--- START OF Document ---
Re: UTF-8 or ASCII Header Names? from Roberto Peon on 2013-08-16 (ietf-http-wg@w3.org from July to September 2013)

From: Roberto Peon <grmocg@gmail.com>
Date: Fri, 16 Aug 2013 09:57:38 -0700
To: James M Snell <jasnell@gmail.com>
Cc: Martin Thomson <martin.thomson@gmail.com>, Martin J. Dürst <duerst@it.aoyama.ac.jp>, Fred Akalin <akalin@google.com>, "ietf-http-wg@w3.org" <ietf-http-wg@w3.org>
Message-ID: <CAP+FsNcZg==LDg19m0BhfdOpK_6tN1fXfjRqHFztHbW1=TbVZg@mail.gmail.com>

In addition to compressing the bytestrings, the compressor will have to
validate utf-8. Nearly the same complexity as normalization (which was
proposed earlier) to me-- I now get to scan things yet another time,
increasing CPU utilization.. for what? Basically nothing in return if the
upper-level doesn't care about it.

If the upper-level cares about it, then it should be a prereq of feeding
something into the compressor. If not, then it shouldn't be. Either way,
these concerns belong outside the compressor.

-=R


On Fri, Aug 16, 2013 at 9:49 AM, James M Snell <jasnell@gmail.com> wrote:

> On Fri, Aug 16, 2013 at 9:29 AM, Roberto Peon <grmocg@gmail.com> wrote:
> > I view it as liberating-- as the compressor is now freed from worrying
> about
> > normalization, etc. which, if done, should be done at a higher layer.
> >
>
> FWIW, I don't believe anyone had said anything about normalization...
> valid UTF-8 octets, yes, but not normalization. The compression
> mechanism is really not affected by whether or not we say UTF-8
> here...
>
> - James
>
> > There is currently exactly one field that the compressor makes
> assumptions
> > about and we could change that by requiring that the HTTP-layer do the
> > transformation of cookie into cookie-crumbs instead of having the
> compressor
> > do it. The compressor knows zero about anything else, semantically right
> > now.
> >
> > The huffman encoder that we had and will likely add back worked on
> bytes. It
> > mostly encountered ASCII, and thus the frequency table was skewed to
> > compress ASCII better than other things, but it could still handle UTF-8,
> > raw binary, whatever.
--- END OF Document ---
◆ **Set task A**
Translate the following sentence from the mailing-list message on UTF-8 header names into Spanish: "Either way, these concerns belong outside the compressor."
◆ **Set task B**
List every line of the records that contains the string "this". Case counts.
--- START OF Supplied entries ---
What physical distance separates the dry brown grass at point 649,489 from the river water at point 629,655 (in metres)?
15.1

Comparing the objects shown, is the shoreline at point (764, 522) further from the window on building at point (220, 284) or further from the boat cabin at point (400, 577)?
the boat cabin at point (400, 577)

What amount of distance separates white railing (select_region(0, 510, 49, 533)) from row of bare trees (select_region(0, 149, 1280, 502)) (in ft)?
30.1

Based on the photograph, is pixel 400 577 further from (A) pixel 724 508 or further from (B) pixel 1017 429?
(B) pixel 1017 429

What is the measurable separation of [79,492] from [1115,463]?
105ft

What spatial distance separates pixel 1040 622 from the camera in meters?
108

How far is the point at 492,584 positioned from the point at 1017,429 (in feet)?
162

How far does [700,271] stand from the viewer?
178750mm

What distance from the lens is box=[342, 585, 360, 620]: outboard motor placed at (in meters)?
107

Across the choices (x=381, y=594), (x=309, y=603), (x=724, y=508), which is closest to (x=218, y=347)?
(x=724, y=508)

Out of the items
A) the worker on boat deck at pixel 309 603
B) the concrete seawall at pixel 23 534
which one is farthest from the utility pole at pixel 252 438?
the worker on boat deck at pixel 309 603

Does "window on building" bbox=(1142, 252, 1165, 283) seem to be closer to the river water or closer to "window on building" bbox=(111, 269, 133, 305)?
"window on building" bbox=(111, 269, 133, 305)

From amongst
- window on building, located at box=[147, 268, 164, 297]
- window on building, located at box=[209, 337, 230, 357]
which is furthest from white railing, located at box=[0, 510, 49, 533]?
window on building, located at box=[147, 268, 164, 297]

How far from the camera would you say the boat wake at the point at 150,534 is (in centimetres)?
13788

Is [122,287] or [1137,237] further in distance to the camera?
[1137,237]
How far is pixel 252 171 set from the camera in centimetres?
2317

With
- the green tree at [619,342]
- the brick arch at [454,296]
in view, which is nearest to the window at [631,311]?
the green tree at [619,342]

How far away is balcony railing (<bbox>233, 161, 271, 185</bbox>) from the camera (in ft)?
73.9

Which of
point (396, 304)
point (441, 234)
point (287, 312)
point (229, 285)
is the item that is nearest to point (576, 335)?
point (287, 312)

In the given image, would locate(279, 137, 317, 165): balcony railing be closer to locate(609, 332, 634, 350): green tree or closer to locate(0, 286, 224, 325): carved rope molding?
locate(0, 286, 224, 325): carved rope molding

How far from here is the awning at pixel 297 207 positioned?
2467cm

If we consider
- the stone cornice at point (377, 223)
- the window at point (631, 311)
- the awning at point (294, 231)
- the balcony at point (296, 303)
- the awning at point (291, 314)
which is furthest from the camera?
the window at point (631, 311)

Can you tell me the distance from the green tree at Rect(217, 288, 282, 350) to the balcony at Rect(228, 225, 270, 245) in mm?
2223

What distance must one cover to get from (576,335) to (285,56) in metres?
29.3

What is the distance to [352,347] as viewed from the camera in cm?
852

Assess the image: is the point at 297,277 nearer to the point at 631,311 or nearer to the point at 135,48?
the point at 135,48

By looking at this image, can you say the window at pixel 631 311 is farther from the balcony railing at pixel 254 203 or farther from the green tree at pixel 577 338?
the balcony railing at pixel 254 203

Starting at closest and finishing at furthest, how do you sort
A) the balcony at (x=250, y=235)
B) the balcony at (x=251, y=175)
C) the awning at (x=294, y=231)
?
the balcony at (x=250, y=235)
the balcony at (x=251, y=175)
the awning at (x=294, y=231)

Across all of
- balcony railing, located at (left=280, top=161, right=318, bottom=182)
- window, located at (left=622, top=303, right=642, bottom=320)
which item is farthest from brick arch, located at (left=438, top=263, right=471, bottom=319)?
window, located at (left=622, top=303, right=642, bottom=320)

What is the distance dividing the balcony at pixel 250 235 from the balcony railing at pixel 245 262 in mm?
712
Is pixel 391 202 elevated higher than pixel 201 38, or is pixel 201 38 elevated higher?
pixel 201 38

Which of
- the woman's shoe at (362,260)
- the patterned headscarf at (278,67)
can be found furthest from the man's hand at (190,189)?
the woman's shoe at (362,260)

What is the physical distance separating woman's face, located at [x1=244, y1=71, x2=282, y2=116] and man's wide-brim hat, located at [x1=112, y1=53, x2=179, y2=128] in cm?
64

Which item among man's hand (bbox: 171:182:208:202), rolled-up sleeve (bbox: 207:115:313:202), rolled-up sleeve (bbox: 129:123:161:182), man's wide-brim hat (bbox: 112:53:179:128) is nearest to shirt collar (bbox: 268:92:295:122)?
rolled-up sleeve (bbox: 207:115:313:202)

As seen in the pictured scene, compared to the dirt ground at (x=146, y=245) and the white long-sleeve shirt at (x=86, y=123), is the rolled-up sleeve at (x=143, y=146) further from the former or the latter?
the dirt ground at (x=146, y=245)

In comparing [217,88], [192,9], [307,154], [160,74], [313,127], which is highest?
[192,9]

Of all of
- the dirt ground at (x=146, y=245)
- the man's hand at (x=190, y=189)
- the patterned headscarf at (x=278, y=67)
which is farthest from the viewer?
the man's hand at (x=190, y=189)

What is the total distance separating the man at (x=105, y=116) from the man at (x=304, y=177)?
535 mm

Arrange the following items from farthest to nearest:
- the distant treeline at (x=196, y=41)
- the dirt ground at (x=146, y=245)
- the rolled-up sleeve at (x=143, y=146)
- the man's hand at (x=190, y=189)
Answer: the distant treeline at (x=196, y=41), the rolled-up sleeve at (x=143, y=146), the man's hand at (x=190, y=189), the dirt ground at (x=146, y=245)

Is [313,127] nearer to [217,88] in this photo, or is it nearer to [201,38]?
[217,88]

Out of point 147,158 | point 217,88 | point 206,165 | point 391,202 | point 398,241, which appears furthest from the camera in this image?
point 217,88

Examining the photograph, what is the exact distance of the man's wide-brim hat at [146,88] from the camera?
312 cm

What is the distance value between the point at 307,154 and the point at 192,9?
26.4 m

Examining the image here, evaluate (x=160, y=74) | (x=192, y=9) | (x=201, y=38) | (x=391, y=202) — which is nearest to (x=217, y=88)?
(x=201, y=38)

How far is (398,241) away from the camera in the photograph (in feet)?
--- END OF Supplied entries ---
◆ **Response A**
En cualquier caso, estas cuestiones deben tratarse fuera del compresor.

◆ **Response B**
By looking at this image, can you say the window at pixel 631 311 is farther from the balcony railing at pixel 254 203 or farther from the green tree at pixel 577 338?
Is [313,127] nearer to [217,88] in this photo, or is it nearer to [201,38]?
Out of point 147,158 | point 217,88 | point 206,165 | point 391,202 | point 398,241, which appears furthest from the camera in this image?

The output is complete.